S'il ajoute le coût de réalisation du terrain extérieur, la facture s'établit maintenant à 20 854 600 $, toutes taxes comprises, selon le dernier sommaire disponible auprès de la Ville de Québec.
«Nous avons fait le nécessaire pour respecter notre enveloppe budgétaire», dit le conseiller François Picard. «Pour respecter les coûts estimés, on a même modifié des installations, comme les bureaux, pour s'en tenir à nos 19 millions $.»
«Les 165 places de stationnement ne seront pas asphaltées», prévient Jean Rochette, le directeur du Service de la gestion des immeubles à la Ville de Québec.
«Non pas parce que l'on coupe dans les budgets, mais parce que le projet a un caractère écologique. On veut que l'eau s'infiltre naturellement dans le sol.»

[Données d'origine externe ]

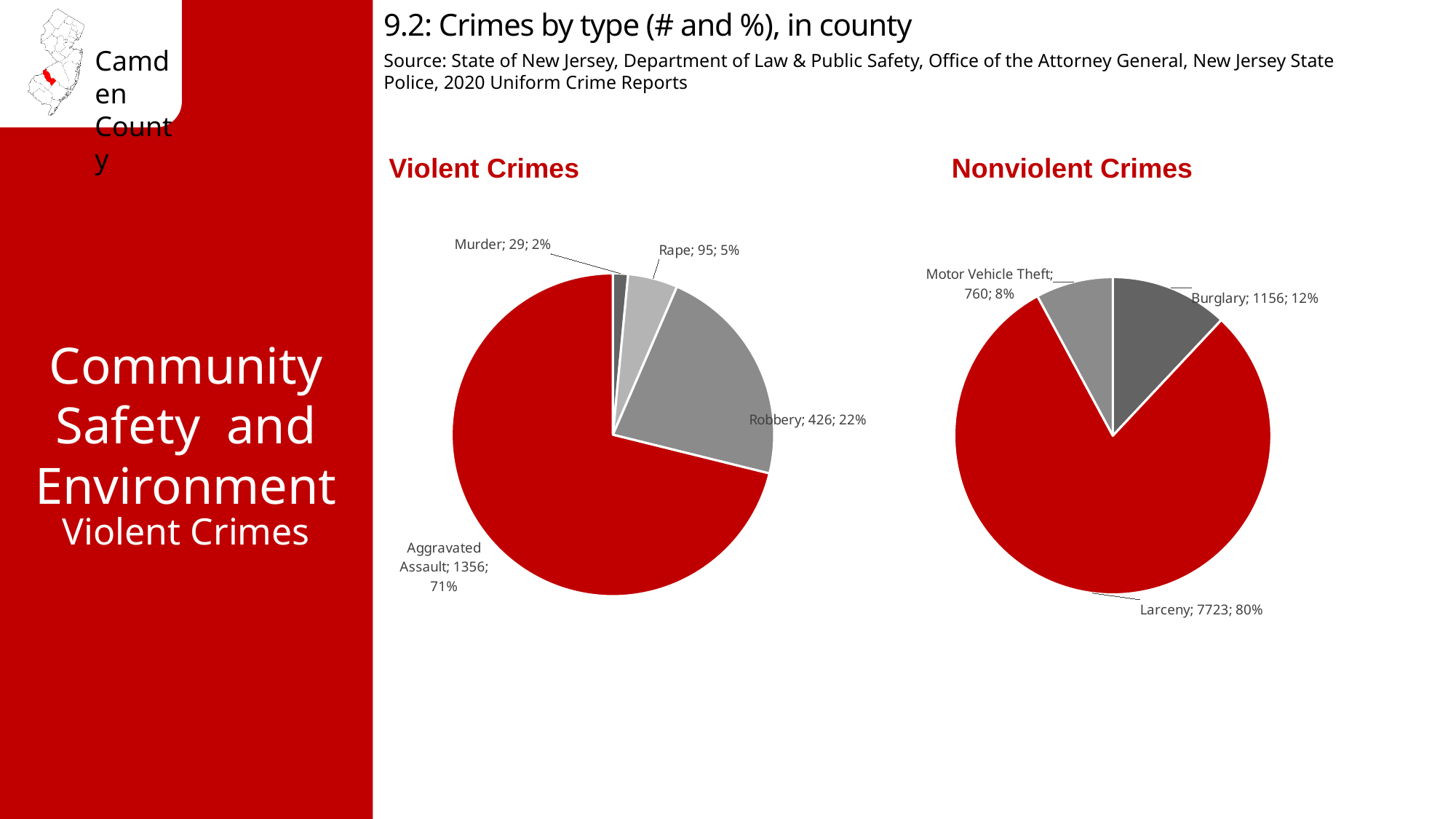
In the Nonviolent Crimes chart, which is larger, Burglary or Motor Vehicle Theft? Burglary What is the title of the slide's chart section? 9.2: Crimes by type (# and %), in county In the Nonviolent Crimes chart, what share of the pie is Motor Vehicle Theft? 8% In the Violent Crimes chart, which category has the largest slice? Aggravated Assault What kind of chart is the Nonviolent Crimes chart? Pie chart In the Violent Crimes chart, how many categories are shown? 4 In the Violent Crimes chart, how many aggravated assaults are shown? 1356 In the Violent Crimes chart, what share of the pie is Robbery? 22% In the Nonviolent Crimes chart, how many larcenies are shown? 7723 In the Violent Crimes chart, what is the difference between the number of robberies and the number of rapes? 331 In the Violent Crimes chart, which category has the smallest slice? Murder In the Nonviolent Crimes chart, what is the difference between the number of burglaries and the number of motor vehicle thefts? 396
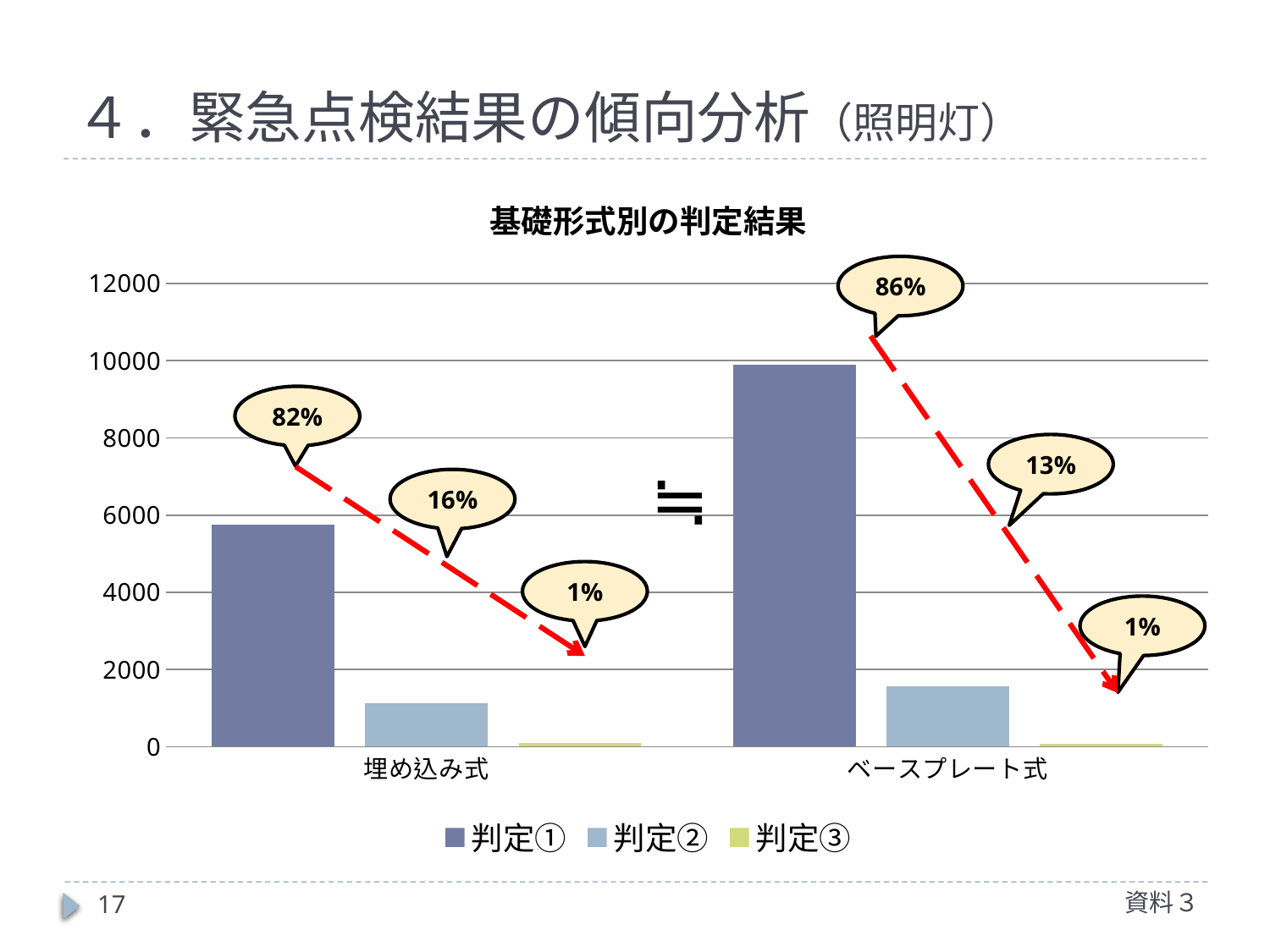
Is the 判定① value for 埋め込み式 greater or less than 4000? greater Which category has the larger 判定① value, 埋め込み式 or ベースプレート式? ベースプレート式 Is the 判定② value for ベースプレート式 greater or less than 2000? less What percentage is shown in the callout above the 判定① bar for 埋め込み式? 82% What percentage is shown in the callout above the 判定② bar for ベースプレート式? 13% What kind of chart is shown on the slide? bar chart How many series does the legend list? 3 Within the 埋め込み式 category, which series has the lowest bar? 判定③ Which bar is the tallest in the chart? 判定① for ベースプレート式 What percentage is shown in the callout above the 判定① bar for ベースプレート式? 86% What is the title of the chart? 基礎形式別の判定結果 How many categories are shown on the x axis? 2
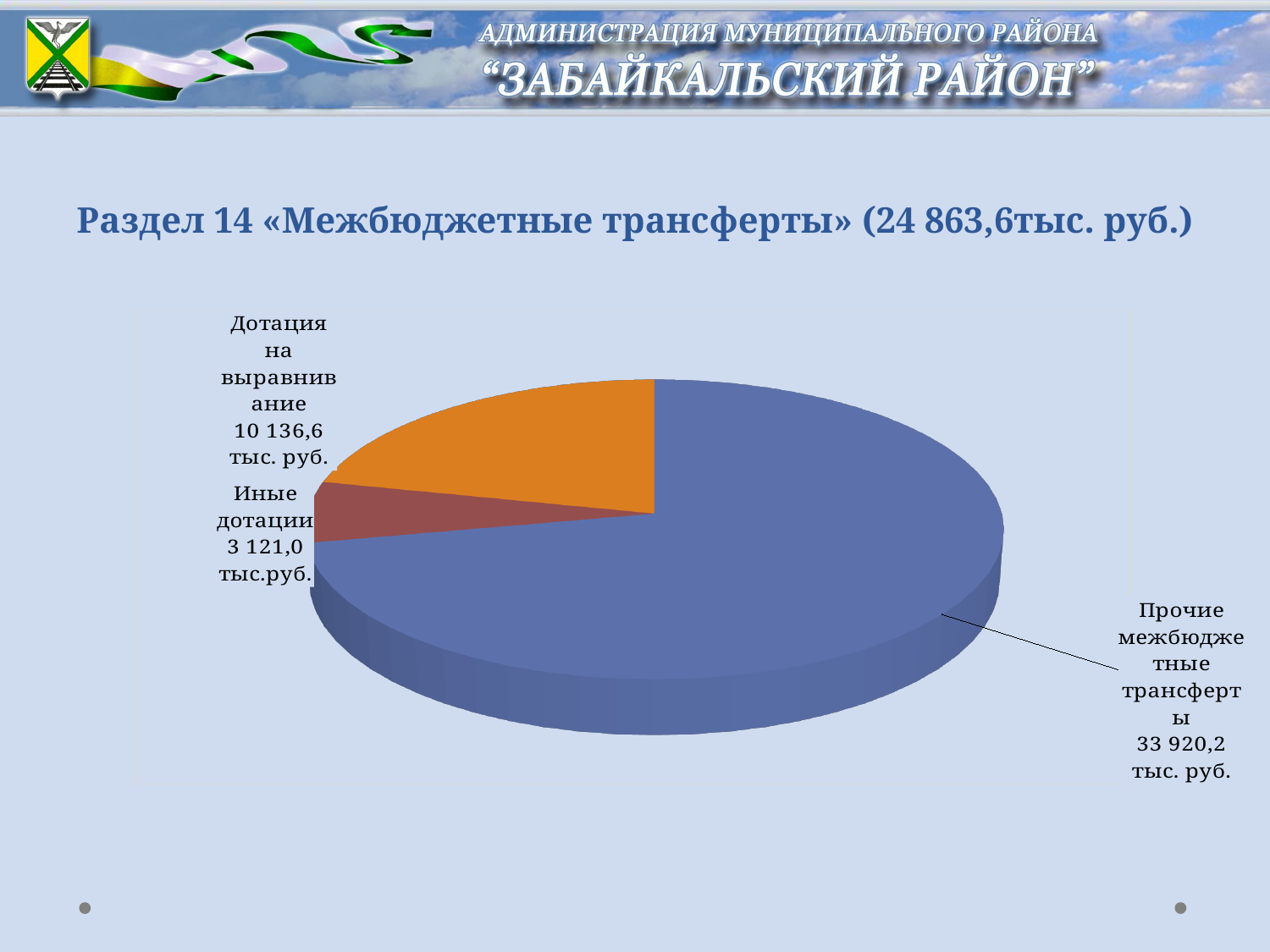
Which slice of the pie chart is the largest? Прочие межбюджетные трансферты What colour is the slice for «Прочие межбюджетные трансферты»? Blue What is the value shown for «Иные дотации»? 3 121,0 тыс.руб. What is the value shown for «Дотация на выравнивание»? 10 136,6 тыс. руб. What is the title of the slide above the chart? Раздел 14 «Межбюджетные трансферты» (24 863,6тыс. руб.) Which slice of the pie chart is the smallest? Иные дотации What kind of chart is shown on the slide? Pie chart What is the value shown for «Прочие межбюджетные трансферты»? 33 920,2 тыс. руб. What is the difference between «Прочие межбюджетные трансферты» and «Дотация на выравнивание»? 23 783,6 тыс. руб. Which is larger: «Дотация на выравнивание» or «Иные дотации»? Дотация на выравнивание What is the difference between «Дотация на выравнивание» and «Иные дотации»? 7 015,6 тыс. руб. How many slices does the pie chart have? 3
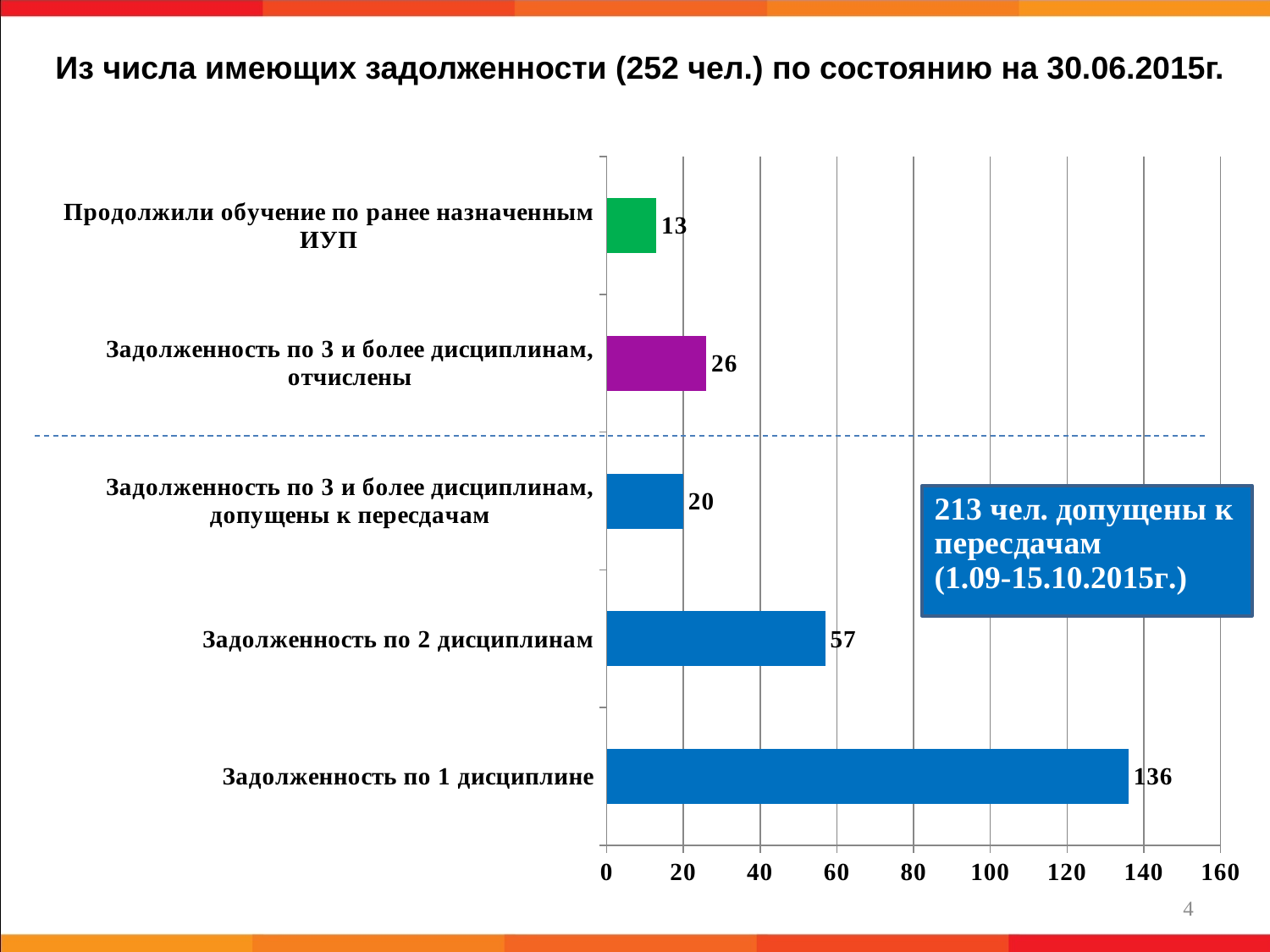
Which category has the highest value? Задолженность по 1 дисциплине What is the value for "Задолженность по 3 и более дисциплинам, отчислены"? 26 What is the value for "Задолженность по 2 дисциплинам"? 57 Which is larger: the value for "Задолженность по 3 и более дисциплинам, отчислены" or "Задолженность по 3 и более дисциплинам, допущены к пересдачам"? Задолженность по 3 и более дисциплинам, отчислены What kind of chart is shown on the slide? Bar chart How many categories are shown in the chart? 5 What is the value for "Задолженность по 3 и более дисциплинам, допущены к пересдачам"? 20 What is the difference between the values for "Задолженность по 1 дисциплине" and "Задолженность по 2 дисциплинам"? 79 What is the value for "Задолженность по 1 дисциплине"? 136 What is the value for "Продолжили обучение по ранее назначенным ИУП"? 13 Which category has the lowest value? Продолжили обучение по ранее назначенным ИУП What is the maximum value shown on the horizontal axis? 160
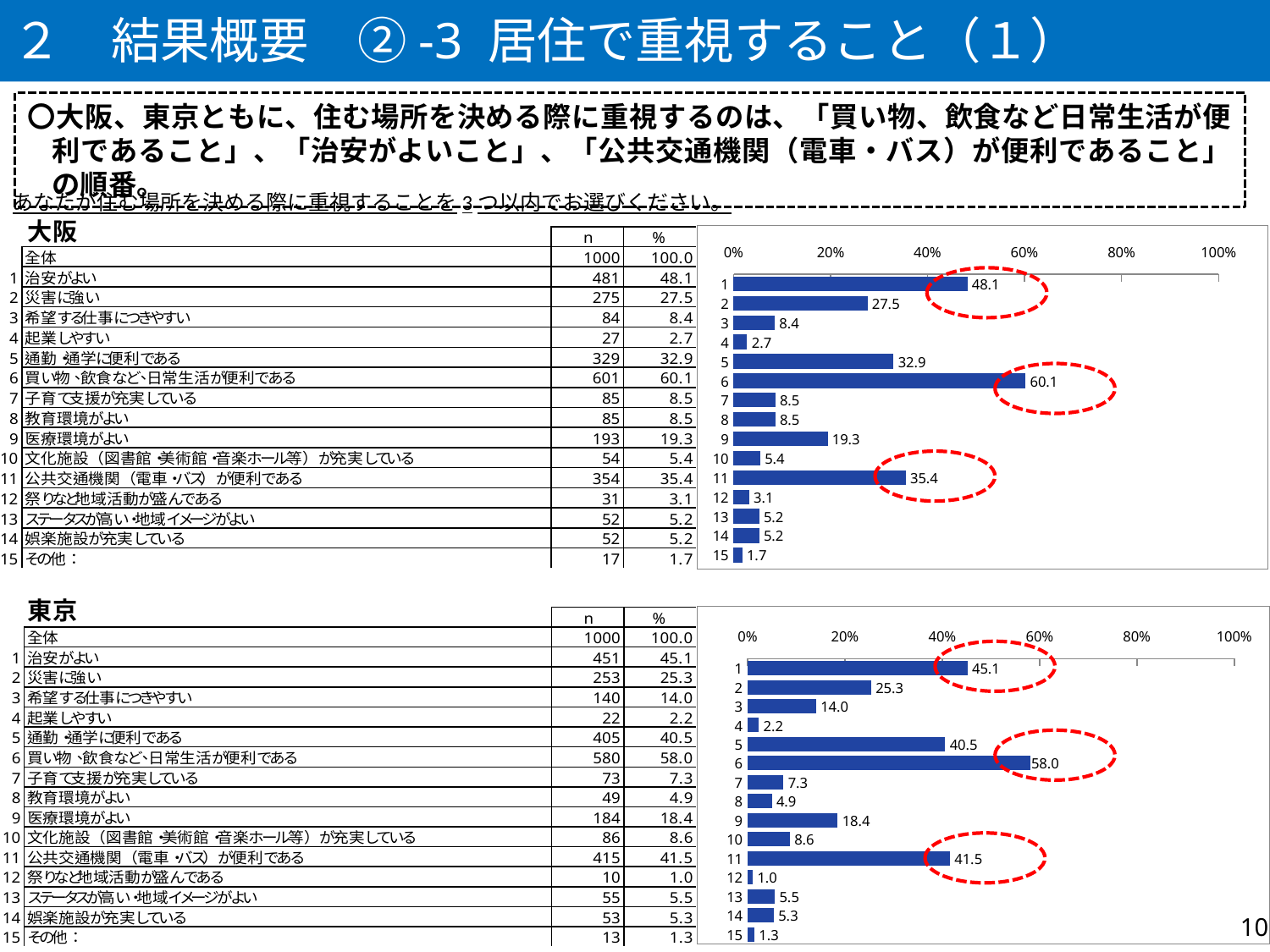
In the 大阪 (top) chart, which category has the highest value? 6 (買い物、飲食など日常生活が便利である) In the 東京 (bottom) chart, which category has the lowest value? 12 (祭りなど地域活動が盛んである) How many categories are plotted in the 東京 (bottom) chart? 15 In the 東京 (bottom) chart, which is larger: category 5 (通勤・通学に便利である) or category 11 (公共交通機関が便利である)? 11 (公共交通機関が便利である) In the 大阪 (top) chart, is the value for category 11 greater or less than 40%? less What type of chart is used for the 大阪 (top) data? bar chart In the 大阪 (top) chart, what is the difference between category 1 (治安がよい) and category 2 (災害に強い)? 20.6 In the 東京 (bottom) chart, what is the difference between category 6 (58.0) and category 1 (45.1)? 12.9 What is the maximum value shown on the x axis of the 東京 (bottom) chart? 100% In the 大阪 (top) chart, what is the value for category 6 (買い物、飲食など日常生活が便利である)? 60.1 In the 大阪 (top) chart, what is the value for category 15 (その他)? 1.7 In the 東京 (bottom) chart, what is the value for category 11 (公共交通機関が便利である)? 41.5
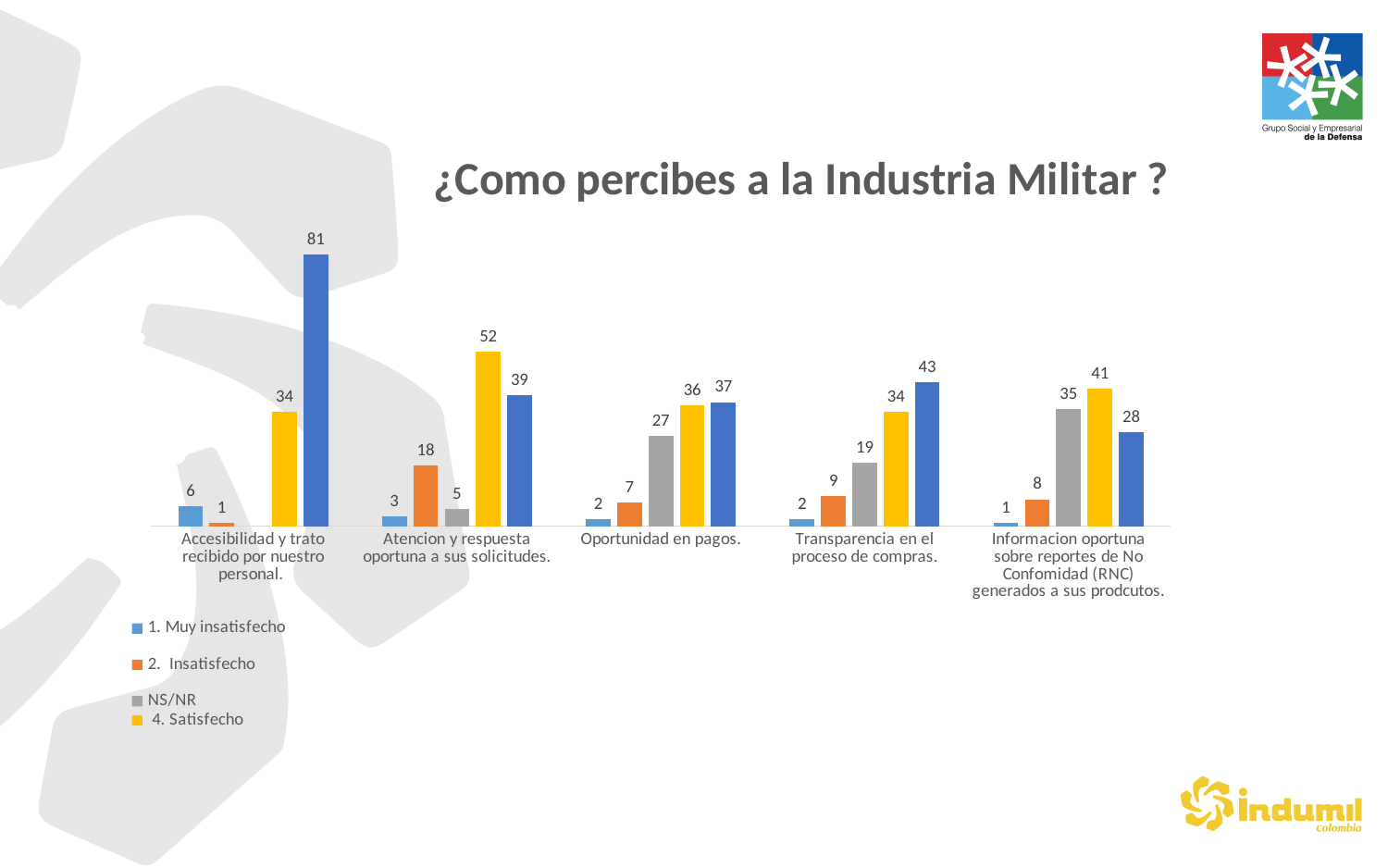
How many series does the legend list? 4 What is the value of the 4. Satisfecho bar for "Atencion y respuesta oportuna a sus solicitudes."? 52 How many categories are shown on the x axis? 5 What is the title of the chart? ¿Como percibes a la Industria Militar ? What is the highest value shown on the chart? 81 What is the value of the 1. Muy insatisfecho bar for "Accesibilidad y trato recibido por nuestro personal."? 6 Which category has the lowest 2. Insatisfecho value? Accesibilidad y trato recibido por nuestro personal. Which is larger: the NS/NR value for "Informacion oportuna sobre reportes de No Confomidad (RNC) generados a sus prodcutos." or the NS/NR value for "Transparencia en el proceso de compras."? Informacion oportuna sobre reportes de No Confomidad (RNC) generados a sus prodcutos. Which category has the highest 4. Satisfecho value? Atencion y respuesta oportuna a sus solicitudes. What is the value of the 2. Insatisfecho bar for "Transparencia en el proceso de compras."? 9 What is the value of the NS/NR bar for "Oportunidad en pagos."? 27 What is the difference between the 4. Satisfecho values for "Atencion y respuesta oportuna a sus solicitudes." and "Accesibilidad y trato recibido por nuestro personal."? 18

Mais alors, la question des gaz (méthane) que l'on a découverts en cours de construction, ça risque d'augmenter la facture? Là-dessus, M. Rochette se montre plus nuancé. «La présence du méthane, ce n'est pas une question de stade. C'est un dossier parc. On est en train de calculer tous les coûts.»
Autre budget?
De là à dire que la dépense probable de 1 million $ sera impartie à un autre budget, il y a un pas que le journaliste du Soleil a osé faire.
«Nous allons faire notre rapport au comité exécutif au cours de l'été, répond M. Rochette.
Ce sera aux membres de l'exécutif d'en faire la lecture politique.»